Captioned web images
*** Begin section ***
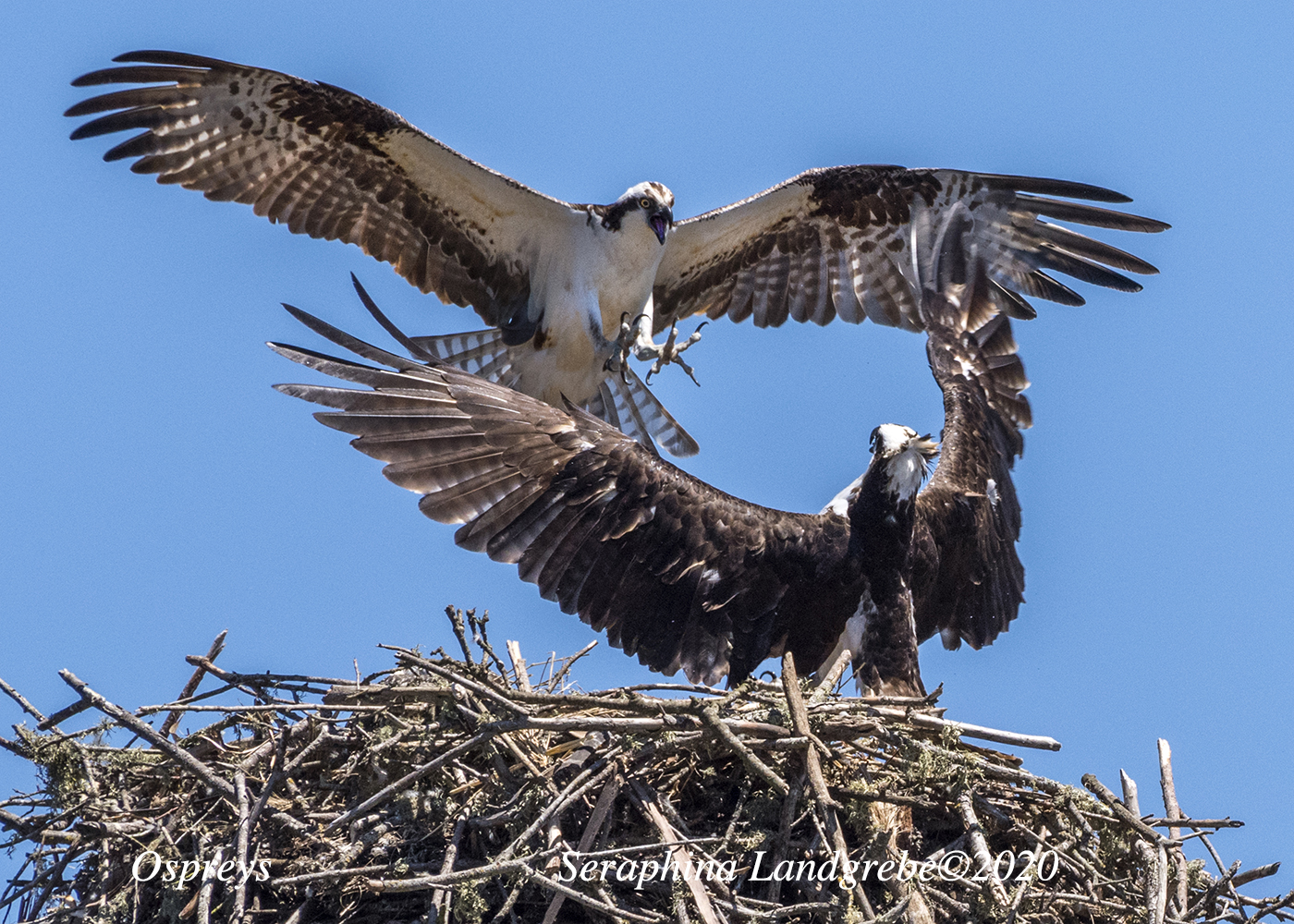 Two ospreys interacting above a nest.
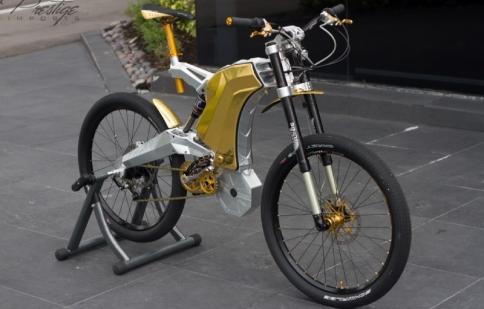 Cận cảnh xe đạp mạ vàng, giá 1,2 tỷ đồng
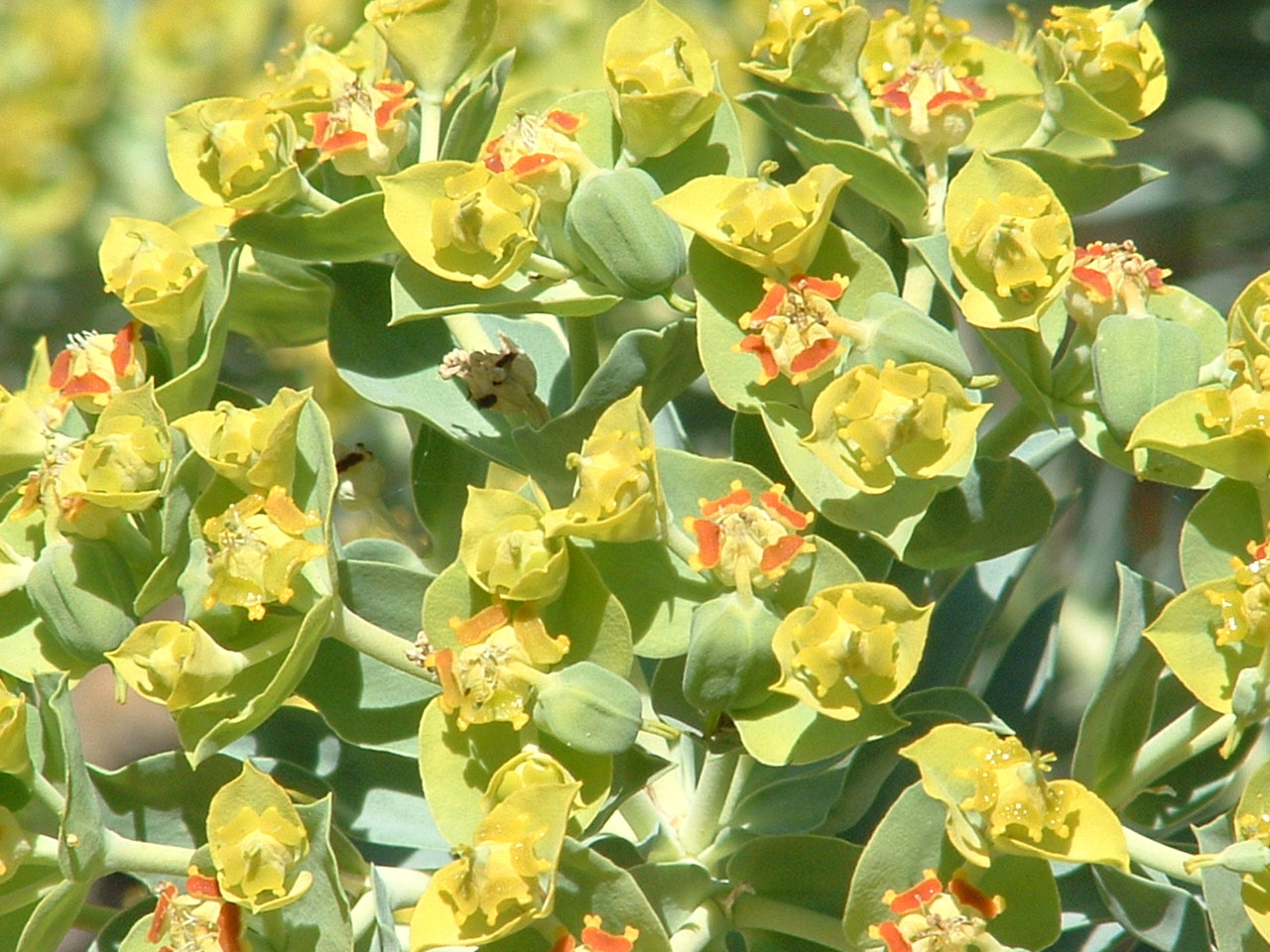 Yellow succulent flowers image collections flower decoration ideas yellow succulent flowers image collections flower decoration ideas yellow succulent flowers choice image flower decoration ideas mightylinksfo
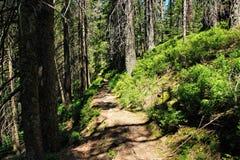 原野足迹,国家公园黑森林,亚丁乌特姆博格,德国 免版税图库摄影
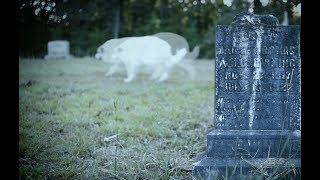 South Carolina Creepy Stories Legends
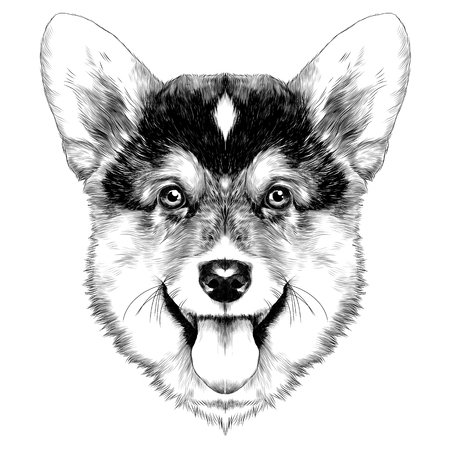 dog breed Welsh Corgi sketch vector graphics monochrome Christmas bump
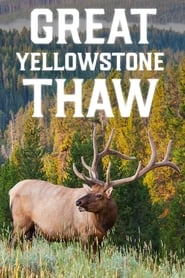 Great Yellowstone Thaw streaming vf poster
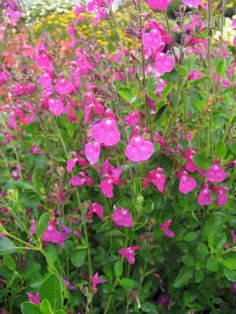 Salvia Suncrest 'Orchid Glow'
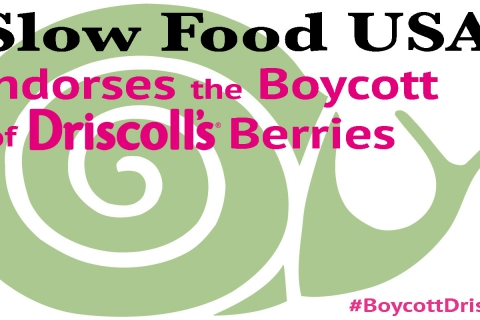 480_slow-food-usa-boycott-driscolls.jpg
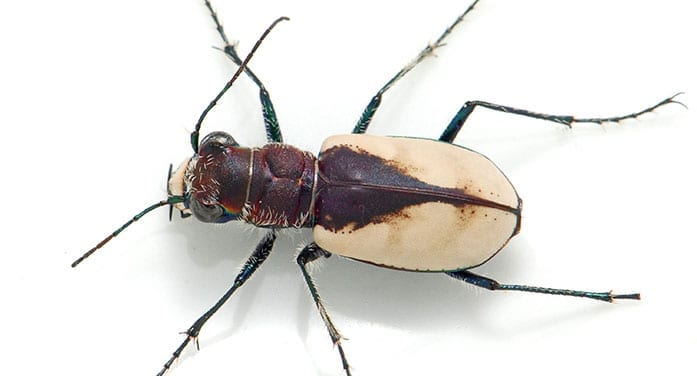 Cicindela formosa gibson beetle insect
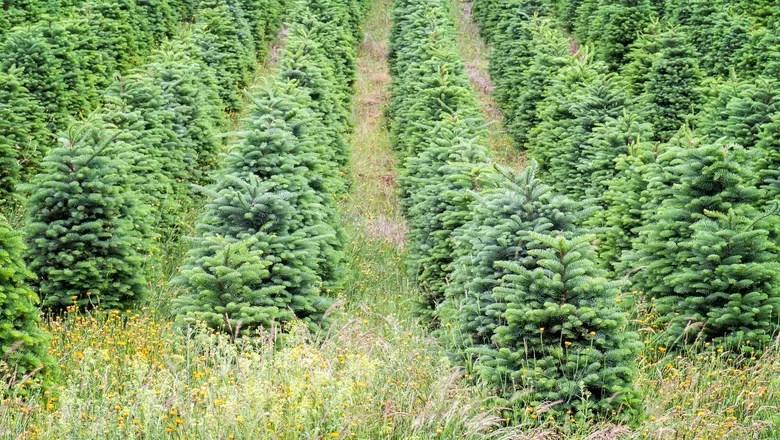 pinheiro-natural-tuia-natal-árvore-arvore (Foto: Thinkstock)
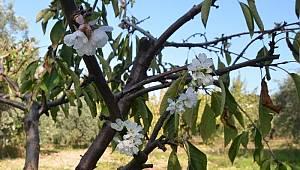 Turgutlu'da kiraz ve erik ağaçları çiçek açtı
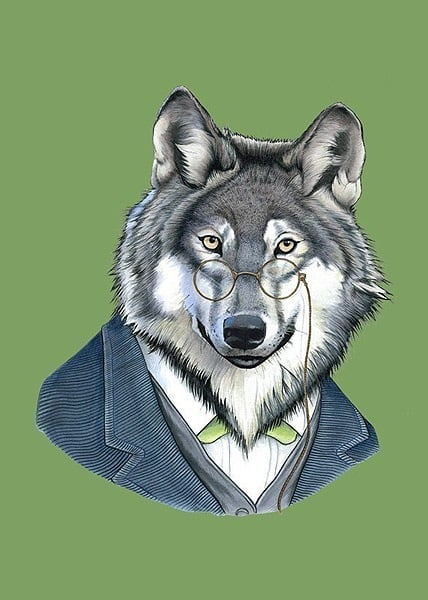 Jennifer suggested wolves as her favorite in my Facebook poll. With the upcoming movie Red Riding Hood on everyone's radar, as well as the excitement over more werewolf action in Breaking Dawn, wolves are a safe bet, even more professorial versions, like this Berkeley Illustration Wolf Print ($10).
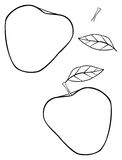 Delightful garden - Triangular construct apple Stock Photos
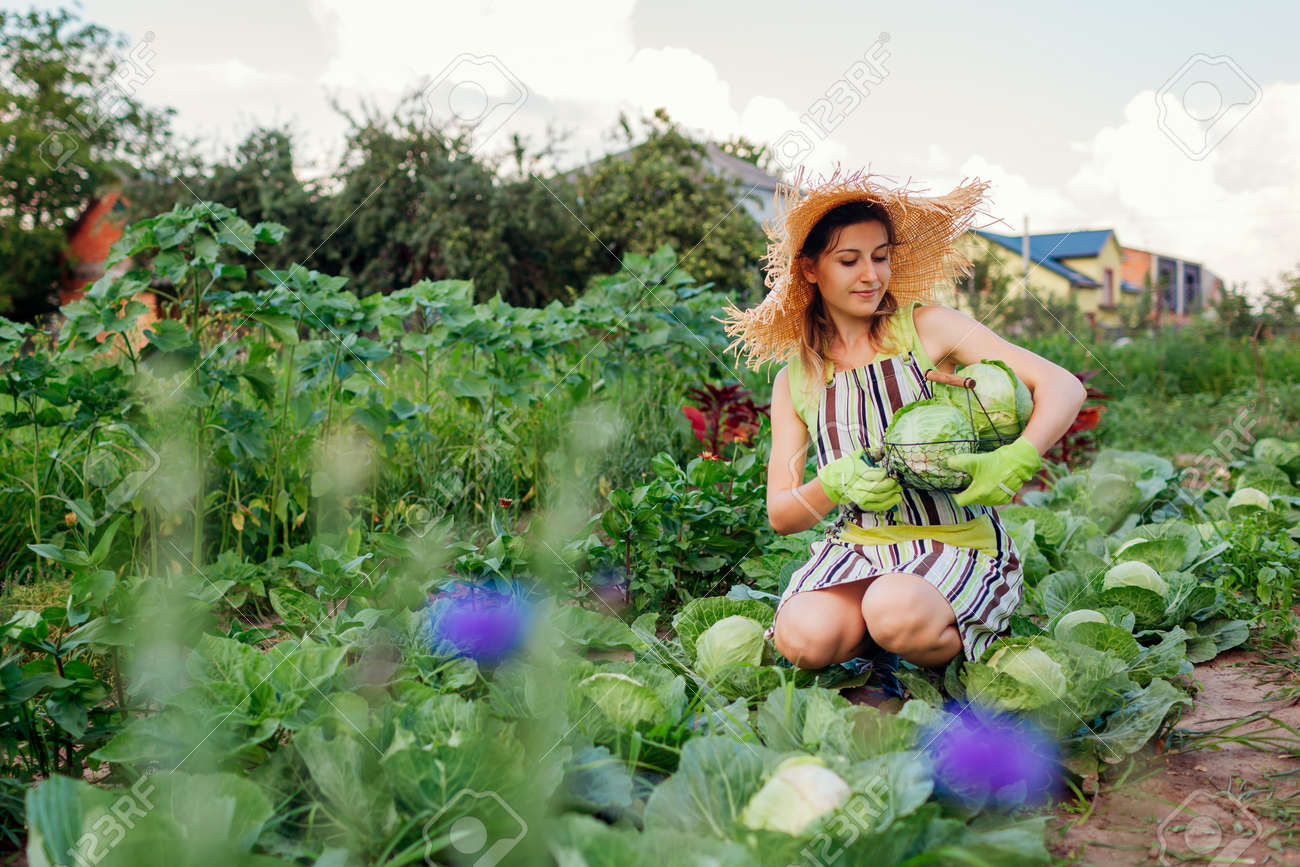 Young woman gardener picking cabbage in summer garden putting vegetable crop in basket. Organic vegetables harvest. Healthy food - 171714533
*** End section ***
Go through the entries above and print each one exactly, minus the pictures.

 Two ospreys interacting above a nest.
 Cận cảnh xe đạp mạ vàng, giá 1,2 tỷ đồng
 Yellow succulent flowers image collections flower decoration ideas yellow succulent flowers image collections flower decoration ideas yellow succulent flowers choice image flower decoration ideas mightylinksfo
 原野足迹,国家公园黑森林,亚丁乌特姆博格,德国 免版税图库摄影
 South Carolina Creepy Stories Legends
 dog breed Welsh Corgi sketch vector graphics monochrome Christmas bump
 Great Yellowstone Thaw streaming vf poster
 Salvia Suncrest 'Orchid Glow'
 480_slow-food-usa-boycott-driscolls.jpg
 Cicindela formosa gibson beetle insect
 pinheiro-natural-tuia-natal-árvore-arvore (Foto: Thinkstock)
 Turgutlu'da kiraz ve erik ağaçları çiçek açtı
 Jennifer suggested wolves as her favorite in my Facebook poll. With the upcoming movie Red Riding Hood on everyone's radar, as well as the excitement over more werewolf action in Breaking Dawn, wolves are a safe bet, even more professorial versions, like this Berkeley Illustration Wolf Print ($10).
 Delightful garden - Triangular construct apple Stock Photos
 Young woman gardener picking cabbage in summer garden putting vegetable crop in basket. Organic vegetables harvest. Healthy food - 171714533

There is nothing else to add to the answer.